WASHINGTON: With Saddam Hussein’s regime in its last throes, it is now clear, as the Bush administration said all along, that the Iraqi military was no match for the United States, which has suffered far fewer casualties than even the military had expected.
But the administration was wrong about one thing, and it has severe implications for what comes next. The Iraqi military did fight, for Iraq if not for Saddam, and most Iraqis have not yet welcomed the United States as liberators. Experts on Iraq say the most difficult part of the battle for Iraq is just beginning.
“The US is going to have greater problems the day after the war ends than during the war,” said Ahmed Hashim, an Iraq expert at the US Naval War College in Newport, R.I.. “The rise of Iraqi nationalism is the big issue.”
Some Arab diplomats and Middle East experts here predict the US occupation of Iraq will be plagued by violent opposition, including shootings, assassinations and car bombings, not only from remnants of Saddam’s regime, but also from an increasingly religious Shia Muslim majority concentrated in the south.
“However tough it was getting into Baghdad, the really tough part is going to be getting out of Baghdad,” said Joseph Wilson, who was acting US ambassador to Iraq when it invaded Kuwait in 1990.
Iraqis are fiercely nationalistic, as they demonstrated with 38 years of unrest against the British before a revolution in 1958 toppled the British-installed King Faisal II.
It is a terribly complex country, traditionally ruled by a Sunni Arab minority that has lorded over the non-Arab Kurds in the North and the majority Shia in the south.
Most ominous of all the signs so far to students of Iraq is the failure of the Shia to rise up against Saddam, their most bitter enemy, in support of the US-led invasion.

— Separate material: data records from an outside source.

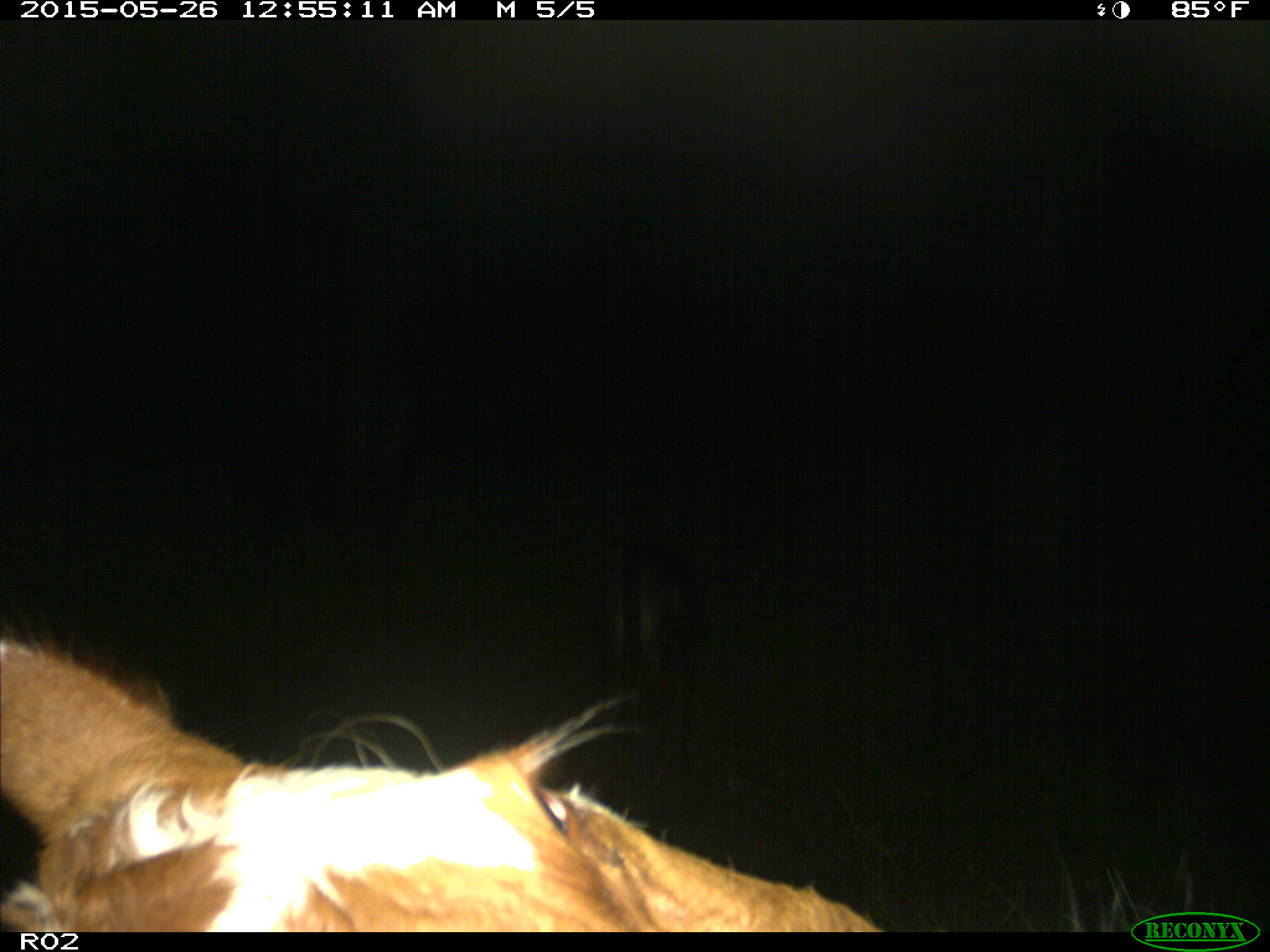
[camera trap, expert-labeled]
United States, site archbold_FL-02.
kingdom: Animalia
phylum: Chordata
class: Mammalia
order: Artiodactyla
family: Bovidae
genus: Bos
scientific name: Bos taurus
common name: domestic cow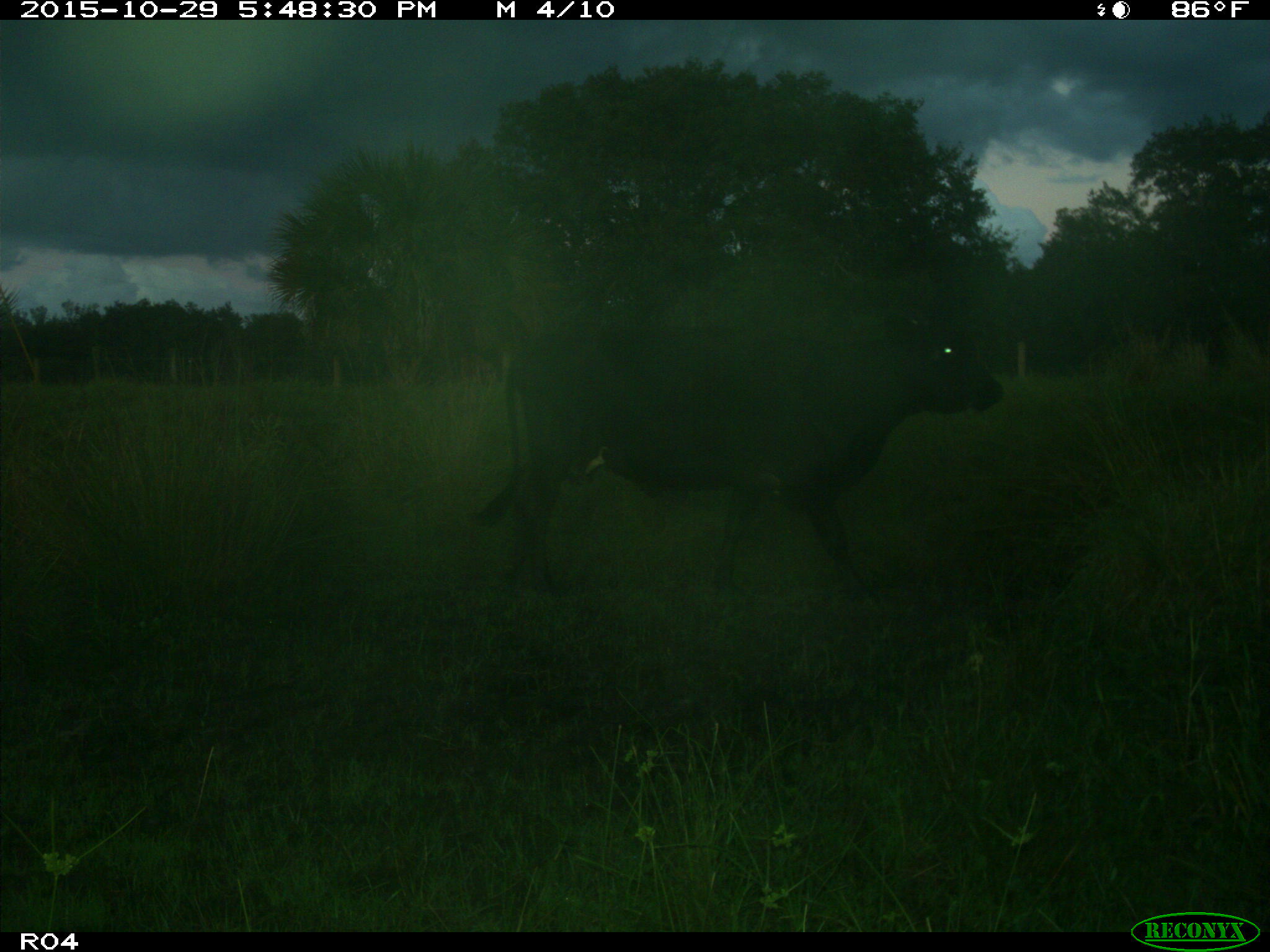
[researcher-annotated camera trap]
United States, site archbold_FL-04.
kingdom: Animalia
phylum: Chordata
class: Mammalia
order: Artiodactyla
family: Bovidae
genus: Bos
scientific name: Bos taurus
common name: domestic cow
Bos taurus (domestic cow).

Already, the US administration has felt compelled to warn the Shia leaders, in exile in Iran, to keep their armed forces out of Iraq — a warning not likely to be heeded.
The insertion this week by the Pentagon of opposition leader Ahmed Chalabi, London-based Shia aristocrat, into southern Iraq with a few supporters is regarded by most Middle East experts with dismay, since there is no proof Chalabi has any following inside Iraq.
The Shia are much more likely to follow the lead of Ayatollah Muhammad Bakr al-Hakim, a religious leader with close ties to Iran, where he has lived in exile for more than 20 years. Al- Hakim told his followers to stay out of the war, and in an interview with Newsday last month warned that any US attempt to control Iraq would meet “strong opposition.” But control Iraq is exactly what the United States intends to do for some time to come.
Iraq, despite being targeted by the United States for alleged ties to militants, has for decades been the most secular Arab country. But according to professor Hashim, the “Iraqi people are tending to go more and more towards religion,” both Sunnis and Shia. He said the increase in fundamentalism in Iraq that could easily be turned against the United States is “very frightening.”
Arab diplomats here believe the selection of retired Gen. Jay Garner to head the reconstruction of Iraq is a sign of the administration’s inability to handle Iraq with the sensitivity that will be required for it to be successful.
Garner has ties to Israel that would go unnoticed if he were not about to become the de facto ruler of Iraq. As a civilian, Garner headed a defence contract that helped Israel develop the Arrow missile-defence system. He spent several weeks in Israel as the guest of the Jewish Institute for National Security Affairs and in 2000 signed a statement organized by that group condemning the Palestinian Authority for violence.
Imad Moustapha of the Syrian Embassy in Washington said on Tuesday that the appointment of Garner confirms the worst fears of many Arabs that support for Israel was the real motive behind the US invasion of Iraq.
If the situation with the Shia in the South is precarious, so is the predicament of the Kurds in the north. Any sign of Kurdish fighters taking control of their ancestral homelands near the oil fields around Kirkuk would likely bring a Turkish invasion. Unlike the Shia, the Kurds have enjoyed autonomy from Iraq since 1991, and are not likely to accept more control from a new, albeit more democratic, government in Baghdad.—Dawn/The LAT-WP News Service (c) The Washington Post-Newsday.